Inoltre, in forza del rinvio operato dall’art. 65 c.c.i. alle procedure maggiori, salvo il vaglio della compatibilità ( e salva la diversa specifica previsione in materia di sovraindebitamento), il provvedimento in commento ritiene di applicare ai ricorrenti l’onere di produzione documentale, come prevista dall’art. 39 c.c.i. nell’ambito del procedimento unitario per l’accesso ad uno strumento di regolazione della crisi o a liquidazione giudiziale.

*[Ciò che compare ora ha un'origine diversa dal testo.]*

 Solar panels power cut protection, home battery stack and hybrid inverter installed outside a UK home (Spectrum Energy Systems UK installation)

L’art. 66 c.c.i., poi, non indica un criterio per sopperire al riscontro di requisiti ostativi per l’accesso a procedura, in relazione ad uno dei familiari, come nel caso che uno di essi risulti avere  già beneficiato per due volte dell’esdebitazione o abbia determinato la situazione di sovraindebitamento con colpa grave, malafede o frode: ma pare giocoforza, in tal caso,  ritenere preclusa  l’intera domanda proposta. Va anche osservato che, mentre il requisito della meritevolezza soggettiva del debitore ai fini del suo accesso al piano vada necessariamente rilevato su base individuale ed in relazione a ciascun membro della famiglia, invece il profilo della convenienza del piano va apprezzato complessivamente ( Pellecchia e Modica, La riforma del sovraindebitamento, 2020, 51): occorre cioè verificare il “vantaggio per tutti i creditori rispetto alla sola alternativa liquidatoria” ( Trib. Verona, 2.05.2022, www.ilcaso.it).

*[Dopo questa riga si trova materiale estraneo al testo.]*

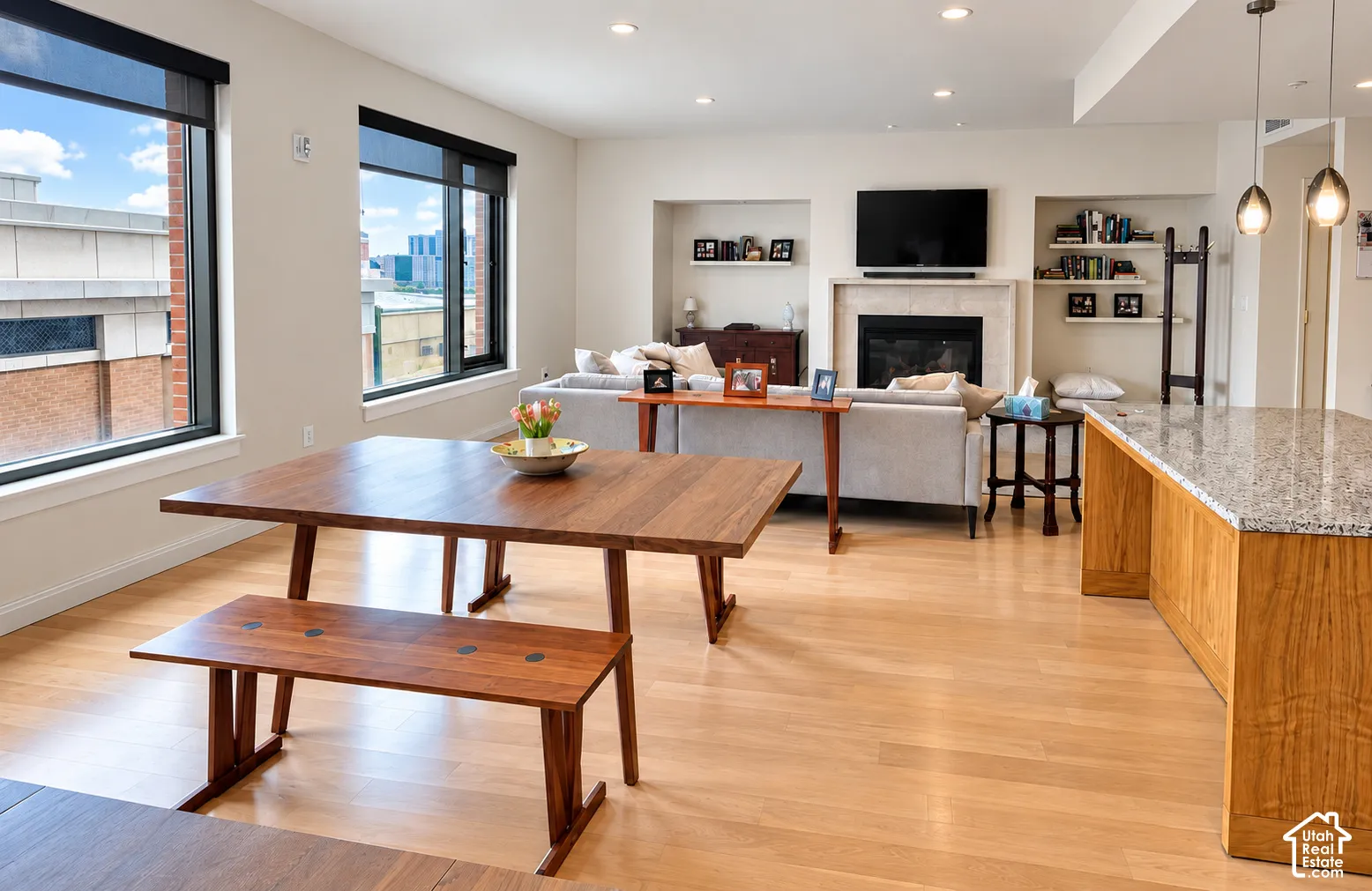 Bright living area featuring wood-finish flooring, a fireplace with a stone surround, and recessed lighting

In ossequio al principio sulla personalità della responsabilità patrimoniale – art. 2740 c.c. – non è praticabile la riunione in pool dei valori attivi e passivi, in ottica di consolidamento sostanziale; ed è affermata quindi la necessità che sia tenuta ferma la separatezza delle masse attive e passive. In altri termini, la procedura familiare realizza una trattazione congiunta ma non unitaria della crisi dei membri della stessa famiglia. Questo principio, opportunamente richiamato nella pronuncia in commento,  è testualmente affermato dalla norma e univocamente applicato in giurisprudenza  (Trib. Novara, 25.07.2017, Onelegale; Trib. Milano, 6.12.2017,con nota di Benvenuto, Sovraindebitamento: l’accordo di composizione della crisi “di famiglia”,in www.ilFallimentarista.it; Trib. Napoli, 1.07.2020, in Fallimento, 2021, 683); esso, peraltro, è del tutto coerente con la regolazione delle procedure concorsuali aperte a carico di società legate da rapporto di gruppo, secondo gli artt.  284, comma 3 e 287, comma1, c.c.i.  Occorre, dunque, in caso di concordato, procedere a votazioni separate dei creditori dei singoli debitori sovraindebitati ed il raggiungimento della maggioranza va verificato per ciascuno di loro ( Trib. S.M. Capua Vetere, 16.02.2022, in www.ilcaso.it); e pure i riparti nelle liquidazioni devono tenere conto della separatezza ( Trib. Bologna, 21.12.2021, in www.ilcaso.it).

Occorre infine considerare che non è necessaria l’assistenza tecnica di un difensore in relazione alla procedura di piano e di liquidazione, mentre il patrocinio è obbligatorio nel concordato minore ( cfr. artt. 9, 68 e 269 c.c.i.): la medesima regola vale, ovviamente, in caso di unitaria procedura familiare. Dove la norma prevede che il compenso dell’OCC è ripartito tra i componenti della famiglia in funzione del rispettivo debito, risulta corretto applicare non solo un criterio quantitativo, ma forse anche un parametro qualitativo, che pesi l’importanza delle voci di debito sul ménage familiare ( cfr. F. Pasquariello e Cordiano, op. cit., 220). Il medesimo criterio potrebbe essere applicato in relazione al criterio di ripartizione degli ulteriori costi della procedura a carico delle diverse masse.